The South's most promising footballers will be given a direct pathway to a professional career when an English club establishes a development centre in Dunedin.
Burnley Football Club is to introduce the centre, probably by April, as part of its Australasian Academy structure.
It will provide talented young players (ages 6 to 16) an opportunity to get top coaching and potentially, if they are good enough, earn a professional contract.
The centre will not be in brick-and-mortar form but will effectively be a top-class coaching programme.
Burnley academy representatives will be in Dunedin within weeks to look at players, make presentations to parents and scout a potential venue for the centre.

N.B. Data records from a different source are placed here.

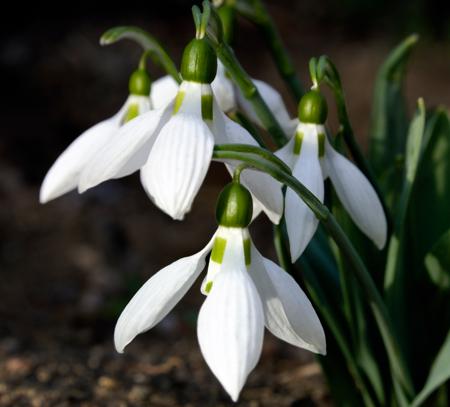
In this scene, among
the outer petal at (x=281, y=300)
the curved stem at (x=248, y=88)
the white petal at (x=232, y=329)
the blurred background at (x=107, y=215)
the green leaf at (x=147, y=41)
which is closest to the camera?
the white petal at (x=232, y=329)

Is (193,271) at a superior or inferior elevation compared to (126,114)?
inferior

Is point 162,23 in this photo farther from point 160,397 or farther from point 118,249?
point 160,397

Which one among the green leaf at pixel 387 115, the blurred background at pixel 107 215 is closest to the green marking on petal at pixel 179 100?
the green leaf at pixel 387 115

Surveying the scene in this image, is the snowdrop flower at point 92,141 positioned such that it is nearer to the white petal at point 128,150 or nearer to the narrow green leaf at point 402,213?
the white petal at point 128,150

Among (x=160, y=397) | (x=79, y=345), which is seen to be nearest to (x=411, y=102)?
(x=79, y=345)

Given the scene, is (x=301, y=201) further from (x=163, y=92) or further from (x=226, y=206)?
(x=163, y=92)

Footballsouth will have no direct involvement but Burnley will forge a link with a local club, which will provide a training ground. Burnley will contract coaches, both locally and from further afield, and provide training equipment.
Entry into the development centre will cost $660 per training phase - the first is April to September, and the second October to March - though acceptance will also depend on ability.
Players will be kitted out in Burnley's claret gear and receive either two (in season) or three (out of season) training sessions every week for 45 weeks, plus game analysis programmes.
If the Dunedin development centre goes well, it could be upgraded to a full academy (ages 11 to 18).
Burnley might not be in the same financial league as Manchester City or Chelsea but it is a well-resourced club keen to spread its scouting net.
It will have first call on any talented prospect to emerge from the Dunedin development centre.
Burnley, based in the town of the same name about 35km north of Manchester, was in the English Premier League as recently as 2009-10, for a one-season spell after 33 years out of the top flight. It is presently eighth in the second-tier Championship.
The club already has a strong Otago connection. Cameron Howieson, the 18-year-old former Mosgiel midfielder, is contracted to Burnley. He has made a handful of senior appearances, helped the youth side beat Manchester United in the FA Cup, and played at the Olympics and for the All Whites last year.
Former Mosgiel and Otago United defender Matt Brook works for Burnley's major academy base in Perth.
As well as setting up in Dunedin, Burnley will establish development centres in Christchurch. That city also has the Asia Pacific Football Academy, run with Chelsea Football Club, which helped develop Howieson.